§ **STUDY QUESTIONS**:
- a) From the documentation page, list each case the Levenshtein distance function weights, with the cost it is given.
- b) According to the documentation page, who wrote the book cited for the alignment algorithm?
- c) In the documentation page, rewrite the part starting at "if self._ngram >" and ending at "nasr.append((token,))", with "nasr" changed to "hyp_ngrams".

§ **READING PASSAGE**:

---+---

Dynamic Programming alignment of ref and hyp.

The DP alignment algorithm performs a global minimization of a

Levenshtein distance function which weights the cost of correct words,

insertions, deletions and substitutions as 0, 3, 3 and 4 respectively.

See:

| TIME WARPS, STRING EDITS, AND MACROMOLECULES:

| THE THEORY AND PRACTICE OF SEQUENCE COMPARISON,

| by Sankoff and Kruskal, ISBN 0-201-07809-0

Parameters

ref
hyp

View Source

def dp_matching(self, ref, hyp):
    """Dynamic Programming alignment of ref and hyp.

        The DP alignment algorithm performs a global minimization of a
        Levenshtein distance function which weights the cost of correct words,
        insertions, deletions and substitutions as 0, 3, 3 and 4 respectively.

        See:
            | TIME WARPS, STRING EDITS, AND MACROMOLECULES:
            | THE THEORY AND PRACTICE OF SEQUENCE COMPARISON,
            | by Sankoff and Kruskal, ISBN 0-201-07809-0

        """
    raise NotImplementedError

Private functions

_create_ngrams

Create ngrams of the reference and the hypothesis.

Parameters

ref: (list of tokens) List of references

hyp: (list of tuples) List of hypothesis with their scores

View Source

def _create_ngrams(self, ref, hyp):
    """Create ngrams of the reference and the hypothesis.

        :param ref: (list of tokens) List of references
        :param hyp: (list of tuples) List of hypothesis with their scores

        """
    nman = list(zip(*[ref[i:] for i in range(self._ngram)]))
    if self._ngram > 1:
        tab = [token for token, score in hyp]
        nasr = list(zip(*[tab[i:] for i in range(self._ngram)]))
    else:
        nasr = []
        for token, score in hyp:
            if score >= self._score:
                nasr.append((token,))
            else:
                nasr.append(('<>',))
    return (nman, nasr)

---+---

§ **DATA RECORDS**:
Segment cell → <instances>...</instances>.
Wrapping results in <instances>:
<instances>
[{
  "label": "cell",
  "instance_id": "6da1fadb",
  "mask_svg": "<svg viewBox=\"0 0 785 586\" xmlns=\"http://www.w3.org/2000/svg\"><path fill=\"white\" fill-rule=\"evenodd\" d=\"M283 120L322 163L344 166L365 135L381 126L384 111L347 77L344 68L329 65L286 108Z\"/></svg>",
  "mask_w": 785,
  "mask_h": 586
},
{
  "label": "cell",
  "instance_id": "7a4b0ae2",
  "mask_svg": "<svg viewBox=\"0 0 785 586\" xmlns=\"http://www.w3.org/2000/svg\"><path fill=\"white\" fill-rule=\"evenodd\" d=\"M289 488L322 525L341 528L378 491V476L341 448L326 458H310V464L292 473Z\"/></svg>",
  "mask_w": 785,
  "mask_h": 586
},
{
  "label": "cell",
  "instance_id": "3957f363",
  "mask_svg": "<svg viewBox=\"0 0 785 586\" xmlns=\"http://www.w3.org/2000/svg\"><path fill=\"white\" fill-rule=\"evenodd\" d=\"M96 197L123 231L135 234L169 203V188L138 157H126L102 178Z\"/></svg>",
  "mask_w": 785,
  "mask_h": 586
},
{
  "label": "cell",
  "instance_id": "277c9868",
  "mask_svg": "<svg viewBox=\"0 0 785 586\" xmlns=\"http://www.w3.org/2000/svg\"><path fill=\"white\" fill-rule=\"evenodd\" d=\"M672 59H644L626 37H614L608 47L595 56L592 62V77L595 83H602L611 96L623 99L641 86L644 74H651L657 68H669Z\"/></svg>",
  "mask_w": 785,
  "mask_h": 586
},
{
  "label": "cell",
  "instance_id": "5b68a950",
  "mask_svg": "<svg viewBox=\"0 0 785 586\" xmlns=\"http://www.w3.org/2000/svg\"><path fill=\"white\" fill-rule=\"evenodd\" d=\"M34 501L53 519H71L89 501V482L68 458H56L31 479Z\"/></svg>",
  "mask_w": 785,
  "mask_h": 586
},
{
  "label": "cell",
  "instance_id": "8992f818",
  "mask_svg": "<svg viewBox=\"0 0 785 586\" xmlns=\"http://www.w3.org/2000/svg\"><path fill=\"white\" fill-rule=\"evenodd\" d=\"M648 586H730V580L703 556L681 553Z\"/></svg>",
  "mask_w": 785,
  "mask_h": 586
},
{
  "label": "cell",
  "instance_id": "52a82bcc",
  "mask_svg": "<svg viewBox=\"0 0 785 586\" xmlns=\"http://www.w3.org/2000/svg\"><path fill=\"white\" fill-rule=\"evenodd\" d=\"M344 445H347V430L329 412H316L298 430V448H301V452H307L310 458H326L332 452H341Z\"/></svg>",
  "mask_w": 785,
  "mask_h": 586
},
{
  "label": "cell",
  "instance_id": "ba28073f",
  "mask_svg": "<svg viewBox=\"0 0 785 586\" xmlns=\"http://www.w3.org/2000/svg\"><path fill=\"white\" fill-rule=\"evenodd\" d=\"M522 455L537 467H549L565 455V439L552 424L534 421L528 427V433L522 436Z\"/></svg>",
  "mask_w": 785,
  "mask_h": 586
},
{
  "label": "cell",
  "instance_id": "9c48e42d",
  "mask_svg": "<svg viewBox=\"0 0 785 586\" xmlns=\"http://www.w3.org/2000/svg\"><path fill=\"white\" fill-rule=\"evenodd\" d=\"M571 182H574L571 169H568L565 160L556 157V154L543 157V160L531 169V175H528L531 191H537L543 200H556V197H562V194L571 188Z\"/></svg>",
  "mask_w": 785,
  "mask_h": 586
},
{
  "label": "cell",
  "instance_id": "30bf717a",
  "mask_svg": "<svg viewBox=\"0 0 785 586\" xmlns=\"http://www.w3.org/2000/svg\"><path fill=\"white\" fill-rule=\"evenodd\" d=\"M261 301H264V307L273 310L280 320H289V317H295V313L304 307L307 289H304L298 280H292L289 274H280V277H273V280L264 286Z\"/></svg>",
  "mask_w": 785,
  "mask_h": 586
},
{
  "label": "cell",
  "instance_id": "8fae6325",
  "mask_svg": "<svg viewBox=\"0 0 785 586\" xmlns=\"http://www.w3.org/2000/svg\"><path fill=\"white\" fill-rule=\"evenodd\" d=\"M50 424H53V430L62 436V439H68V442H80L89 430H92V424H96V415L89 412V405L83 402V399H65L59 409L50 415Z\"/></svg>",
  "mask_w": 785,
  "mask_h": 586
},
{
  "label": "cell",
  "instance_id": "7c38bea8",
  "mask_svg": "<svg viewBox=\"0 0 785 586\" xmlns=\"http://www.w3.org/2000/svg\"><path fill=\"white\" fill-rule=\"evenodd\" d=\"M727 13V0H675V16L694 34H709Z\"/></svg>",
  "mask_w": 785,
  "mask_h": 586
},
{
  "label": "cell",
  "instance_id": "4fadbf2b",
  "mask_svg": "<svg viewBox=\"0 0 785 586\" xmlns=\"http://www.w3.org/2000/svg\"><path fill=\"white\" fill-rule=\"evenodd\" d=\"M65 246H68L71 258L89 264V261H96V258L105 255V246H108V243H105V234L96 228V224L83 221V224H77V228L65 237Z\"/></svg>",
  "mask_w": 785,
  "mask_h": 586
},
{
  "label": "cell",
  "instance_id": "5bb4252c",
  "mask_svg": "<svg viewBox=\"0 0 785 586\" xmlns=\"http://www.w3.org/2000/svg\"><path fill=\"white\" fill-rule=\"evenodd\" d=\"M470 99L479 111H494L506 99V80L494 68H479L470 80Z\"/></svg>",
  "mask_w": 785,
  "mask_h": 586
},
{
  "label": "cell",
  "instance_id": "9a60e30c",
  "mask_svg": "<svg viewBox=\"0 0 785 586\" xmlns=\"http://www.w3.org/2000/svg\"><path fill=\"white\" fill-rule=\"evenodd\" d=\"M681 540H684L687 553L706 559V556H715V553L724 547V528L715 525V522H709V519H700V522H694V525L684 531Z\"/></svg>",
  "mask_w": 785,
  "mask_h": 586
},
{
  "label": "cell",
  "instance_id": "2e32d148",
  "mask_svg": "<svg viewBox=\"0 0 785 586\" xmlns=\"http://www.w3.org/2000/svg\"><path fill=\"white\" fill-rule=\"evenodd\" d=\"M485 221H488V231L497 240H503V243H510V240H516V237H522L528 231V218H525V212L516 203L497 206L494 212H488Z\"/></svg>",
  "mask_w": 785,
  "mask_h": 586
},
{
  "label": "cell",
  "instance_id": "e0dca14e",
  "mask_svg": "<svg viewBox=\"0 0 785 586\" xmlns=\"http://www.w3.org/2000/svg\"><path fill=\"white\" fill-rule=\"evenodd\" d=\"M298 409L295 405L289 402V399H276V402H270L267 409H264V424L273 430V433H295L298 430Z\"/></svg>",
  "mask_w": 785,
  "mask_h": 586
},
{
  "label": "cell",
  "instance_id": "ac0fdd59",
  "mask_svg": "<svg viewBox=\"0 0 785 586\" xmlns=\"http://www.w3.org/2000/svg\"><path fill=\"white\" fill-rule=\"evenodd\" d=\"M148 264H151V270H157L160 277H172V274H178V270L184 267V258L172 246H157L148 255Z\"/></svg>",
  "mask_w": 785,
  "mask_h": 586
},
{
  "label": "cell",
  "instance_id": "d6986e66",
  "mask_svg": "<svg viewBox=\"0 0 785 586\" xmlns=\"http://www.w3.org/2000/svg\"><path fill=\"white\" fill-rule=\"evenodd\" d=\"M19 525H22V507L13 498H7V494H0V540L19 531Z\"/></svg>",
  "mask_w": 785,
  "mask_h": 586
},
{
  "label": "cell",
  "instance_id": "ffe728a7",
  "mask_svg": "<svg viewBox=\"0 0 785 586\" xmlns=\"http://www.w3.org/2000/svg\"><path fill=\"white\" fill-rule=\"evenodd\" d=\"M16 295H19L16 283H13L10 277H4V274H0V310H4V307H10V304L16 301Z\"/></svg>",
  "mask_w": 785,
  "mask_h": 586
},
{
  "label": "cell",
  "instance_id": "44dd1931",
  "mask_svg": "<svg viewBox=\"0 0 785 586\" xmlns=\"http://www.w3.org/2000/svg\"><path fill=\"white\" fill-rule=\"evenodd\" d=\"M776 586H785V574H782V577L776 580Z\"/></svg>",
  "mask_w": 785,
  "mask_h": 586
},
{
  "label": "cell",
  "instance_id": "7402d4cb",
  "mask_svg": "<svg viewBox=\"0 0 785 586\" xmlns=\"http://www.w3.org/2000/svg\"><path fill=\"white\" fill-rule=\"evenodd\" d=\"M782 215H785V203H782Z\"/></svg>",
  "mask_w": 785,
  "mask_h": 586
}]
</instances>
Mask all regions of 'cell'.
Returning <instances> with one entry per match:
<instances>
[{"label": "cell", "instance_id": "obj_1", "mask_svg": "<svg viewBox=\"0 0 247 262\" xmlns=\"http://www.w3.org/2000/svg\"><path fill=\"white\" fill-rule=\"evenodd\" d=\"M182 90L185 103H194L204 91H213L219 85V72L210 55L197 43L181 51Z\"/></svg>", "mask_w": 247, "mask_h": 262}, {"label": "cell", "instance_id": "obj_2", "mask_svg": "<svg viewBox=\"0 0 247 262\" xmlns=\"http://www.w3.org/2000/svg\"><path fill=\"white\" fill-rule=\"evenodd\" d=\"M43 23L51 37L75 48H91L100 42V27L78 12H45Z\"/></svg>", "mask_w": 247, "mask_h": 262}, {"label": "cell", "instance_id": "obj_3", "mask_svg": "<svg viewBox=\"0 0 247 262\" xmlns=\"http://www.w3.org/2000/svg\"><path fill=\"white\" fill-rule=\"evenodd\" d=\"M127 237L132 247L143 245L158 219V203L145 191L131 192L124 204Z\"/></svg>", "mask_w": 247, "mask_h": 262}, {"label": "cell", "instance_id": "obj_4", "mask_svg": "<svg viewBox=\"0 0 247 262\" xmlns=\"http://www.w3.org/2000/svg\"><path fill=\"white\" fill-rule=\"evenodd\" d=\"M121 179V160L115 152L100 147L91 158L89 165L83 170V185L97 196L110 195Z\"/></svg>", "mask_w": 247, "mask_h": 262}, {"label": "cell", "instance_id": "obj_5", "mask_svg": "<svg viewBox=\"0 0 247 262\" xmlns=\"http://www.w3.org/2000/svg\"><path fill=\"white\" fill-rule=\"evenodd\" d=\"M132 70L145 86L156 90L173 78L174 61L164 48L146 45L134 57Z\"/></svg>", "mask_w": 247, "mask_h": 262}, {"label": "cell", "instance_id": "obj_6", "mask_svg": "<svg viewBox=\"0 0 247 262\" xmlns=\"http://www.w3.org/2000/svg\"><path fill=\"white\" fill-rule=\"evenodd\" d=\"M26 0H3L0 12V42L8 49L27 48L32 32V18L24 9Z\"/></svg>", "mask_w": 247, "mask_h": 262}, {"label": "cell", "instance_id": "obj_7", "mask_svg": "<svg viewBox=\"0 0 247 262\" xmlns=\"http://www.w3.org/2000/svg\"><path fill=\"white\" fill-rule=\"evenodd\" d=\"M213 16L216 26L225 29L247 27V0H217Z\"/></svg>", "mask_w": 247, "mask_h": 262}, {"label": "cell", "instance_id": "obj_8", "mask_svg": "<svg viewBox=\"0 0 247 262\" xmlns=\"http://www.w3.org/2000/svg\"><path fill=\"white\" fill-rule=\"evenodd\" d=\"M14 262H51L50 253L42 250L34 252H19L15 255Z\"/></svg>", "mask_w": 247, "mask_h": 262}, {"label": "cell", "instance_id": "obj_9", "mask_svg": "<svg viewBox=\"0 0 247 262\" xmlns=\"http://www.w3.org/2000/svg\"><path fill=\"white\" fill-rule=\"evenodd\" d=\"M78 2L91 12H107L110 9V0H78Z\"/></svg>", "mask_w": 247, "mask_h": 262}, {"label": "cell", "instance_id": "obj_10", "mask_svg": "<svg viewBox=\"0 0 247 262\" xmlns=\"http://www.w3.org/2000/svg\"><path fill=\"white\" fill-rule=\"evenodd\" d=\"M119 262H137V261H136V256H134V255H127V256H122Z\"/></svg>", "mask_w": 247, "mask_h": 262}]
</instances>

---+---

§ **PROBLEM SOLUTIONS**:
- a)
Correct words: 0
Insertions: 3
Deletions: 3
Substitutions: 4

- b) Sankoff and Kruskal.

- c)
if self._ngram > 1:
        tab = [token for token, score in hyp]
        hyp_ngrams = list(zip(*[tab[i:] for i in range(self._ngram)]))
    else:
        hyp_ngrams = []
        for token, score in hyp:
            if score >= self._score:
                hyp_ngrams.append((token,))